I really like and admire Stephen Lewis — the guy has been an enduring, committed, and vocal advocate for global HIV/AIDS for a long time. And I suppose what distinguishes an advocate who really gets things done from academic types, is the degree to which the latter feels compelled to make claims based on evidence and to explain the limitations of arguments and conclusions. In other words, I admit that much of what has been accomplished on global AIDS would likely not have been the case if every policy decision were rooted in an arduous process of research and analysis rather than on a good measure of instinct and emotion.
But in reading Lewis’ remarks from the recent international conference on AIDS and STI’s, I found myself a bit frustrated. He seems to cherry pick ideas that looked promising and were not rapidly embraced until there was substantial scientific consensus. He writes,
I’m thrilled when I hear animated talk of male circumcision. But I know that we didn’t need to wait for the results of the three studies in Uganda, Kenya, and South Africa. Nothing would have been lost if we’d focused immediately on making circumcision safe and available for informed parents to choose for their male babies; it’s a minor procedure that has been performed for centuries. Instead, during nearly a decade as the evidence piled up that circumcision was a defense against AIDS-evidence provided by experts in the field-we waited and waited and waited, in that self-justifying paralysis of excruciating scientific precision. As we come to this thrilling moment of progress I cannot forget the numbers of lives that might have been saved had we acted sooner.

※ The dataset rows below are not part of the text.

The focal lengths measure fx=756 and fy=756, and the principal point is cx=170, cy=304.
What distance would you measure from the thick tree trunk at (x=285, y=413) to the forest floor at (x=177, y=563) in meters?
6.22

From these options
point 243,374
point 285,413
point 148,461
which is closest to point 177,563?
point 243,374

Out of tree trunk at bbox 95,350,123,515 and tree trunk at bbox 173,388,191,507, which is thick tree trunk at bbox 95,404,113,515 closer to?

I’m thrilled with all the talk of “Treatment as Prevention” and how it has suddenly become the mantra of the international AIDS community. But back in 2006, I sat beside Dr. Julio Montaner, about to become President of the International AIDS Society, when he first expounded the proposition at a press briefing at the International AIDS Conference in Toronto. His evidence and argument were rooted in science and common sense in equal measure. But he had to endure scorn and derision, and we had to endure a five-year delay until Treatment as Prevention was definitively authenticated by the National Institutes of Health in Washington. Julio’s theory suddenly became the 96% solution five years later, and it doesn’t-I emphasize-it doesn’t apply only to discordant couples. As we come to this thrilling moment of progress, I cannot forget the numbers of lives that might have been prolonged if we hadn’t waited nearly five years to create the momentum that now propels us.
Ok, with 20/20 hindsight, ideas that seemed right, and turned out to be right, ought to have been embraced earlier. But what about something like microbicides that were the darling of the international AIDS community until the scientific community showed them to be ineffective? Imagine if those had been promoted on a wide scale without evidence? Or imagine if widespread circumcision had been promoted and the evidence showed it to be ineffective?
It’s certainly good rhetoric to blame the “international community” for going too slow on some issues, and when he complains about things like donors reneging on their commitments, he’s dead on. But when he begins to suggest that we should not impatiently wait for good scientific evidence before launching global health problems, he really loses me.
One thought on “Stephen Lewis needs to be a bit more cautious about how he treats scientific evidence”
It’s still way too soon to claim that male circumcision will have any effect on the HIV epidemic. The latest of several reviews damning the studies is in the (Australian) Journal of Law and Medicine this month.
The ENTIRE basis of the claim is 73 out of 5,400 circumcised men who didn’t get HIV in less than two years, who MIGHT have if they hadn’t been circumcised, while 64 circumcised men DID get it.
In their review G. Boyle and G. Hill unravel some of the many reasons that may not be cause and effect:
researcher expectation bias;
participant expectation bias;
inadequate double blinding;
selection and sampling bias;
attrition bias; and
Contacts were not traced so we don’t even know which if any of the men got HIV from women or even by sex.
Women are at several times greater risk than men, and circumcision does NOTHING to protect them. It may even INcrease the risk to women, according to a Ugandan study (Wawer, et al., Lancet 374:9685, 229-37) it was cut short for no good reason (nothing they could then do or not do would prevent any new infections) before that could be confirmed.
Non-sexual transmission is a large and unaddressed issue in Africa. Circumcision does nothing to protect men who have sex with men, a large and unacknowledged risk in Africa (expecially not in countries like Uganda, where to even admit to being gay is dangerous).
Stephen Lewis’ enthusiasm for male genital cutting seems to derive more from his own background than any facts. (He’s reported enthusiastically on the “male bonding” with African men that followed his announcement that he is circumcised.) And he leaps from VOLUNTARY ADULT circumcision, as recommended by the WHO, to circumcising non-consenting babies without a moment’s thought for the ethical issues that raises.